Normal Brake Function

  • Consider this: A 3,000-pound car is traveling at 55 miles per hour; it used about 6.5 ounces of gas to accelerate to that speed. Gasoline contains about 114,000 British Thermal Units of energy, so the energy that went into accelerating the car comes out to about 5,700 BTU. When you hit the brakes, all of that energy has to go somewhere, and that somewhere is into your brakes. Brakes convert kinetic energy -- movement -- to frictional heat by squeezing a set of pads against a brake rotor. Until the pads squeeze the rotor hard enough and long enough to produce heat, you've got what amounts to zero in the way of braking power.

Normal Thermal Failure

  • All brake pads have an upper and lower temperature threshold, or range in which they'll work. Performance enthusiasts tend to place more emphasis on the upper temperature range, where the mass of the car can impart enough thermal energy to the brake pads to cook them into a slippery jelly and induce brake fade. But brakes have a lower temperature range, too. When cold, the molecules in the pad contract and make it as hard as a rock. This reduces the frictional difference between the pad and rotor, meaning that the two will grip about as well as you'd expect a slab of granite to grip steel.

Water in the System

  • If you've ever gotten brake fluid on your hands, you may have noticed that, even 20 minutes or so after wiping it away, your hands still feel dry, scaly and in definite need of moisturizer. Brake fluid is hygroscopic, meaning that it will attract and absorb water like a magnet -- it'll even absorb moisture and humidity in the air. The problem is that the water in your brake system won't stay suspended in the fluid forever.
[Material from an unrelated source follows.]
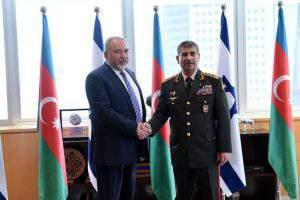 Министр обороны Азербайджана поехал налаживать отношения с Израилем
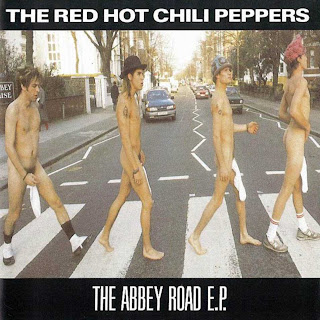 red_hot_chili_peppers-the_abbey_road_(ep)-frontal_2.jpg (400×400)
Water is denser than brake fluid, and eventually it'll sink to the lowest point in the system. Unfortunately, the lowest point in your brake system is usually the calipers, where the slave cylinders are. Water plus freezing temps equals an ice cube in your slave cylinders, and that will kill your brakes until you get enough hot in them to melt the ice.

What You Can Do

  • If you live in an area that regularly sees 100-degree-plus temperature extremes, you might consider switching to a brake pad with a lower-temperature operating range. The ideal thing would be to use one set of brake pads in the summer and another in the winter, but that isn't really practical unless you're a fleet owner who regularly changes pads anyway. If you want to run a more fade-resistant high-temperature pad, then the simple solution is to lightly ride your brakes for a thousand feet or so when the car's been sitting for a few hours or more. If you've got water in the system, you'll need to bleed the brake system to get rid of it. After bleeding the system to get rid of the water, invest in a new rubber brake fluid reservoir seal to keep additional moisture out of the system.